Et une secte au passage
En dehors de cet énorme sujet autour de l’élevage, on retrouve quelques autres petits ingrédients. On va notamment croiser une secte dont les membres viennent offrir leur corps aux abattoirs pour nourrir les humains. Une fois sacrifiés, plutôt que d’intégrer le circuit traditionnel de la vente de viande, leur corps est jeté à des indigents qui vivent autours des abattoirs et se repaissent de ces cadavres frais. Indigents qui, à la fin du roman, à l’occasion d’un accident, se transformeront en bêtes féroces. Le cannibalisme étatique a-t-il fait sauter un tabou civilisationnel ?

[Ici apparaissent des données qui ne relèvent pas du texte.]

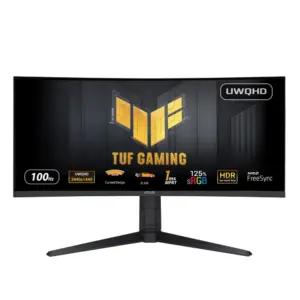 ASUS TUF Gaming VG34VQEL1A - 34'' UWQHD Kumer Monitor - 100 Hz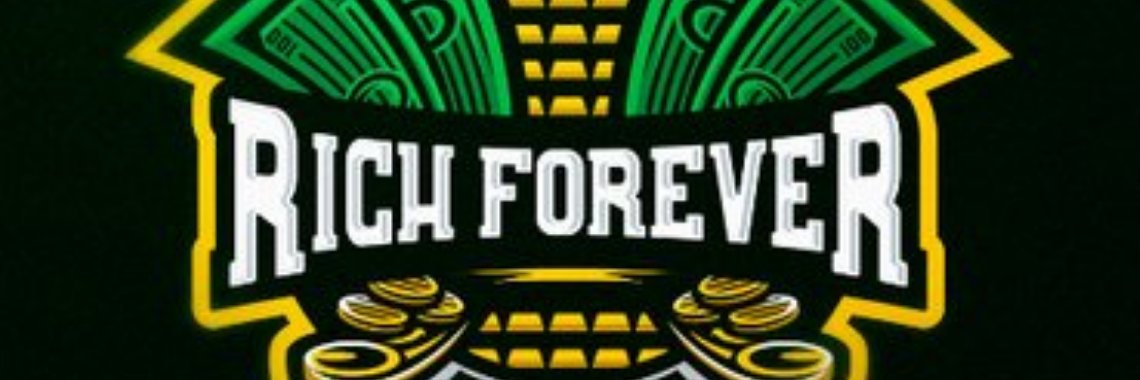 RICHforEVER's profile banner image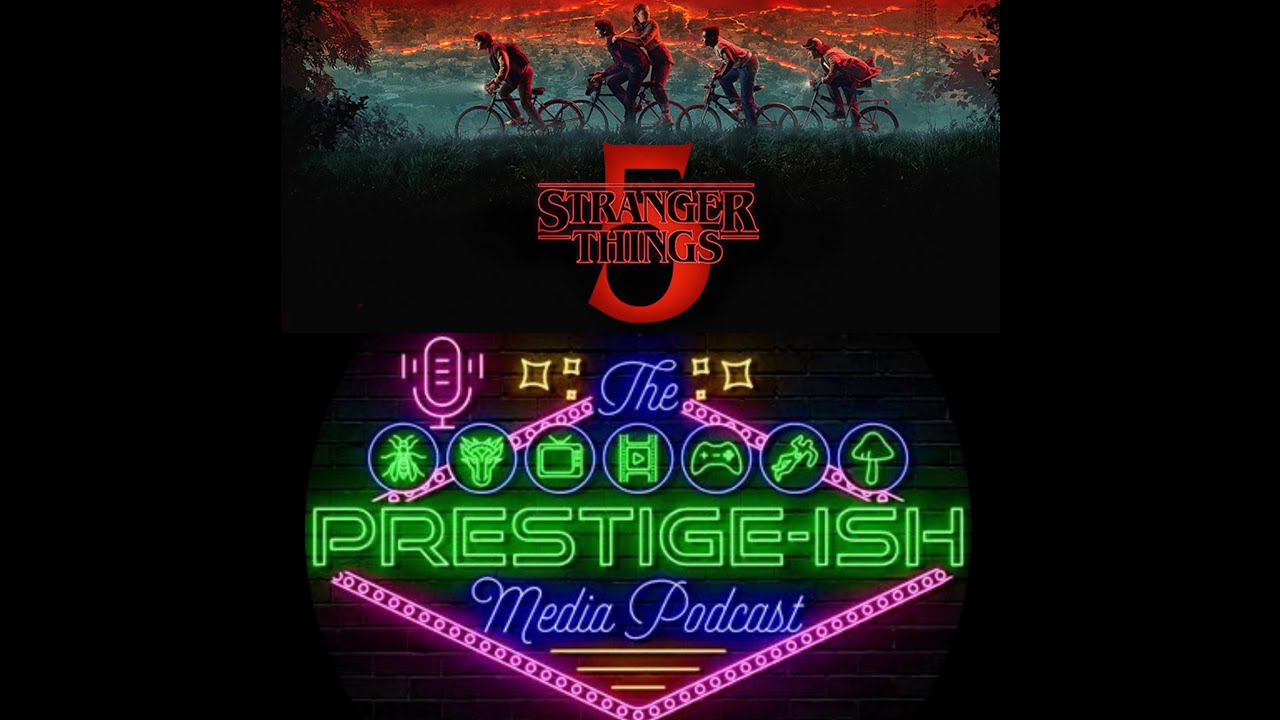 Stranger Things Season 5 / Chapter 6 - Escape from Camazotz - Instant Reaction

Sauver les apparences à tout prix
On retrouve également quelques réflexions sur les apparences, notamment autour de la soeur de Marco qui est une femme froide mais qui se comporte comme elle pense devoir se comporter. Elle appelle son frère pour prendre de ses nouvelles alors que manifestement, ça ne l’intéresse pas, et l’invite même à déjeuner. Elle organise le repas de funérailles de leur père chez elle mais refuse d’assister à la crémation. Repas au cours duquel elle sert de la viande issue de la créature humaine qu’elle dissimule chez elle.

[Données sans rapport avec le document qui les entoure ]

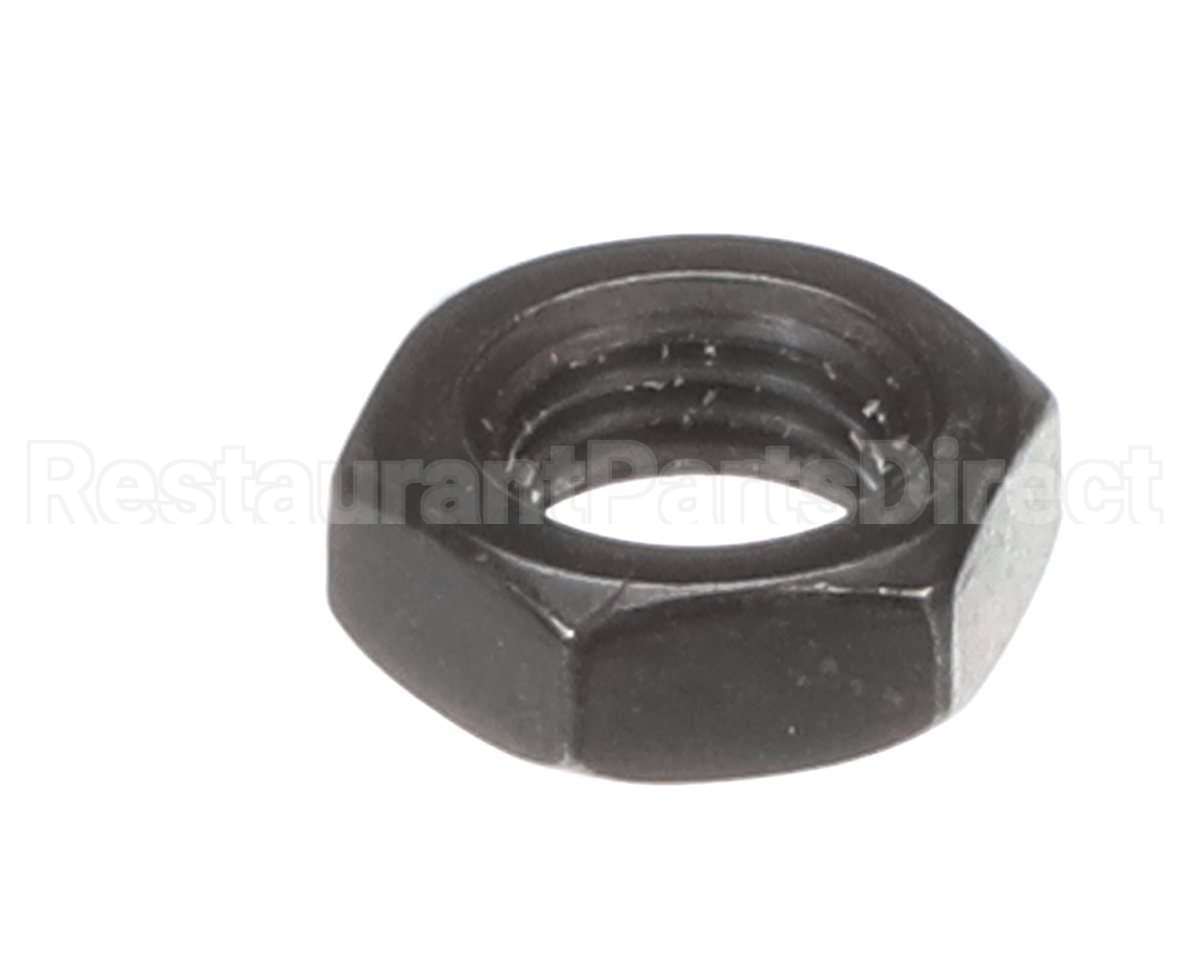 2-826NUT Continental Refrigeration Nut, Jam Black Ss All Hinge Glass Lids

Tout le monde joue un rôle
Si le personnage de la soeur peut paraître caricatural et plutôt anecdotique, il est celui qui nous révèle une dimension importante du récit : tout le monde soigne les apparences. De Marco qui cache la grossesse de sa femelle en feignant de ne pas être dégoûté de la viande humaine, toute la chaîne de production de viande qui semble habitée pour toute une foule de maniaques sadiques. L’homme qui vient visiter les abattoirs. Le patron des abattoirs quand un homme qui n’avait pas été élevé en tant que viande est tué puis dévoré sous ses yeux par les indigents. Tout le monde se sent respectable et fait en sorte que les autres le pensent.

Trop gros ? Pas si sûr
Agustina Bazterrica a donc écrit une dystopie pour dénoncer une hypocrisie, celle autour de l’industrie de la viande, n’y allant pas de main morte sur le côté machiste de l’entreprise. On pourrait trouver le propos un peu exagéré, la caricature un peu grossière. Cependant, c’est le propre des dystopies, d’imaginer un système basé sur un trait grossi de la nôtre. Après tout, les téléréalités meurtrières, on en a déjà dans les fictions. Running man pour ne citer que la plus célèbre, on a eu des films comme Live ! ou encore le roman Acide sulfurique d’Amélie Nothomb. Deux œuvres dont il faudrait que je vous parle, à l’occasion. On a même eu droit à du cannibalisme dans Cloud Atlas. Bref, un roman assez court à lire et plutôt lucide sur l’hypocrisie de nos sociétés.